In CPU terms, “reading” an 8KB block of data from DRAM consists of loading 128 cachelines into processor cache.  Now, if a compiler were to serialize the load instructions it would take about 6 microseconds (on a modern CPU) to load 8KB into processor cache–about 1/40th the published (datasheet) access times for an Exadata Smart Flash Cache physical read (of 8KB). But, serializing the memory load operations would be absurd because modern processors support numerous concurrent load/store operations and the compilers are optimized for this fact. So, no, not 6us–but splitting hairs when dissecting an absurdity is overkill. Note: the Sun F40 datasheet does not specify how the published 251us 8KB read service time is measured (e.g., end-to-end SCSI block read by the application or other lower-level measurement) but that matters little. In short, Oracle’s “Database In-Memory” data accesses are well beyond 40-fold slower than DRAM. But it’s not so much about device service times. It’s about overhead. Please read on…
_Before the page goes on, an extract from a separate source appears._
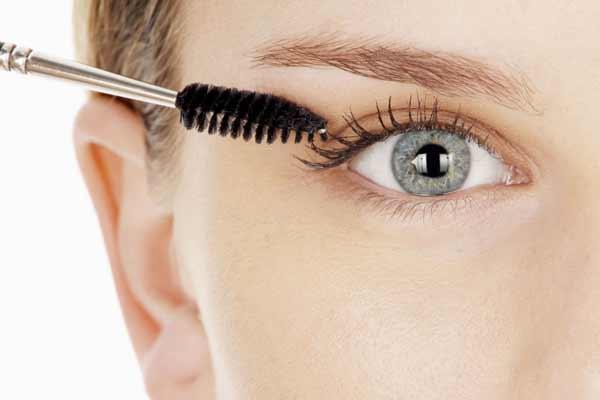 Tips Agar Wajah Selalu Terlihat Segar Dan Bercahaya - Lentikan bulu mata dan aplikasikan maskara agar mata terlihat lebih terbuka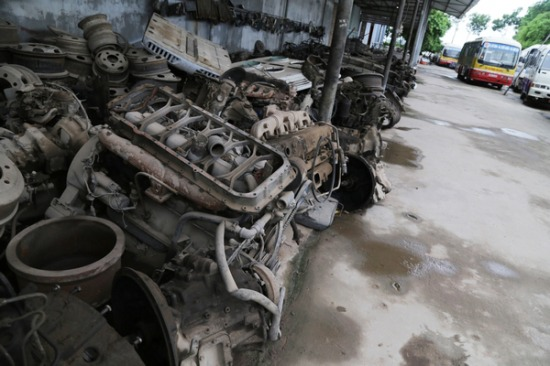 Sau khi mua được xe, chuyển về thôn và tiến hành công đoạntháo, phá, dỡ,cắt các bộ phận để bán riêng.Nhữngphụ tùng, linh kiện còn sử dụng được rồi bán cho các cơ sở trong nước. Những thứ không dùng được đem bán cho đồng nát làm sản phẩm tái chế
High Level Component Diagram
The following drawing shows a high-level component breakout of Exadata X3-2. There are two “grids” of servers each having DRAM and Infiniband network connectivity for communications between database hosts and to/from the “storage grid.” Each storage server (cell) in the storage grid has spinning media and (4 each) PCI flash cards. The cells run Oracle Linux.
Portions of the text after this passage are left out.